(Supplied material begins)
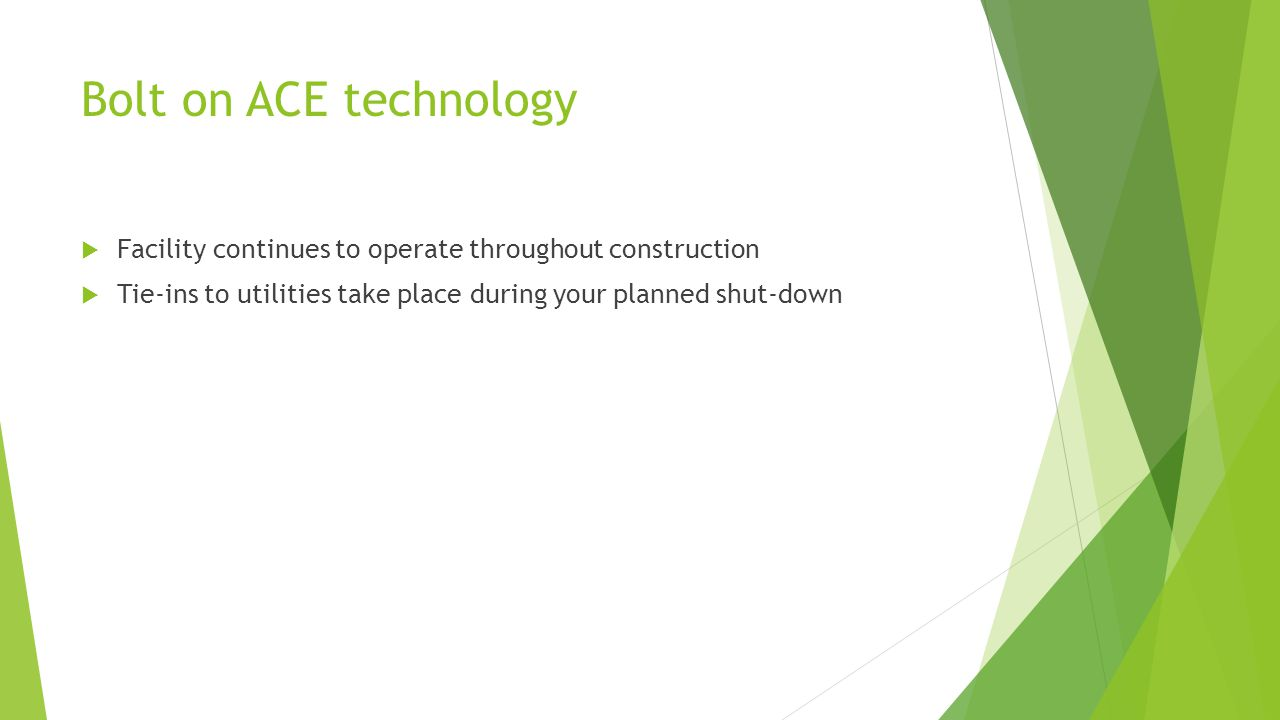 Bolt on ACE technology  Facility continues to operate throughout construction  Tie-ins to utilities take place during your planned shut-down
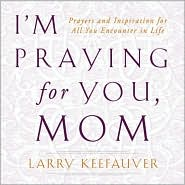 I'm Praying For You, Mom: Prayers and Inspiration For All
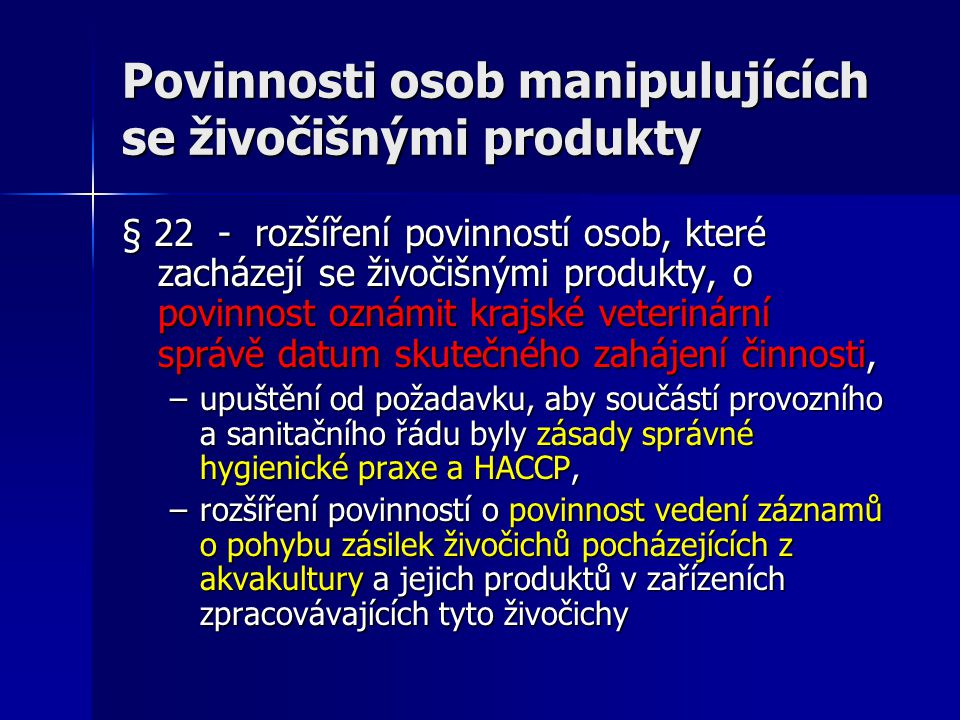 Povinnosti osob manipulujících se živočišnými produkty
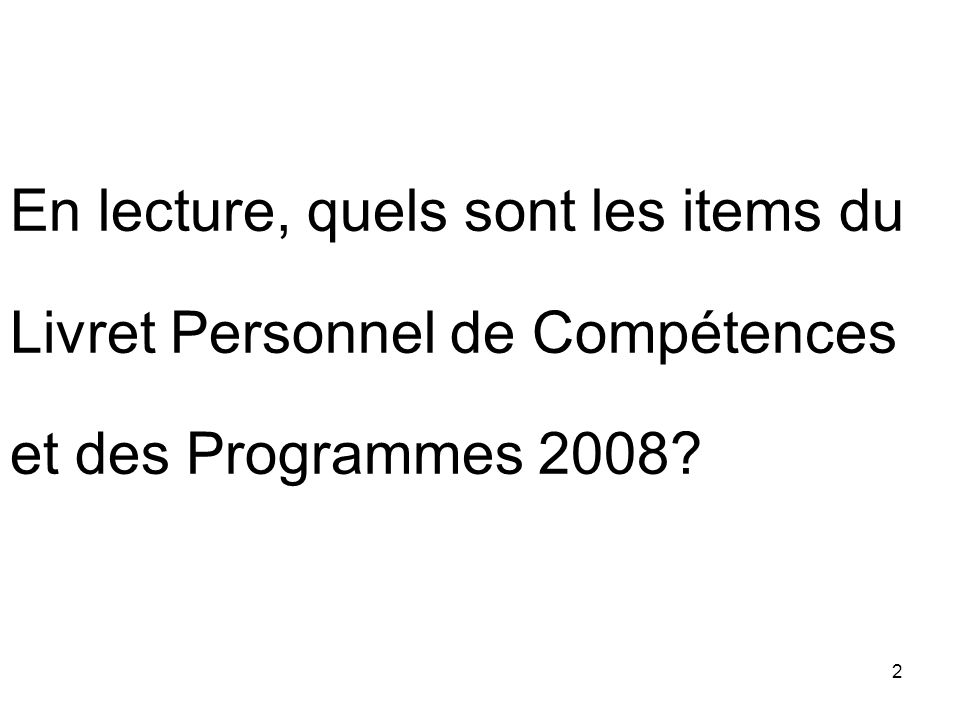 En lecture, quels sont les items du Livret Personnel de Compétences et des Programmes 2008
(Supplied material ends)
• _Work to be completed_
Repeat the data verbatim, excluding all pictures.

• _Output for this task_
 Bolt on ACE technology  Facility continues to operate throughout construction  Tie-ins to utilities take place during your planned shut-down
 I'm Praying For You, Mom: Prayers and Inspiration For All
 Povinnosti osob manipulujících se živočišnými produkty
 En lecture, quels sont les items du Livret Personnel de Compétences et des Programmes 2008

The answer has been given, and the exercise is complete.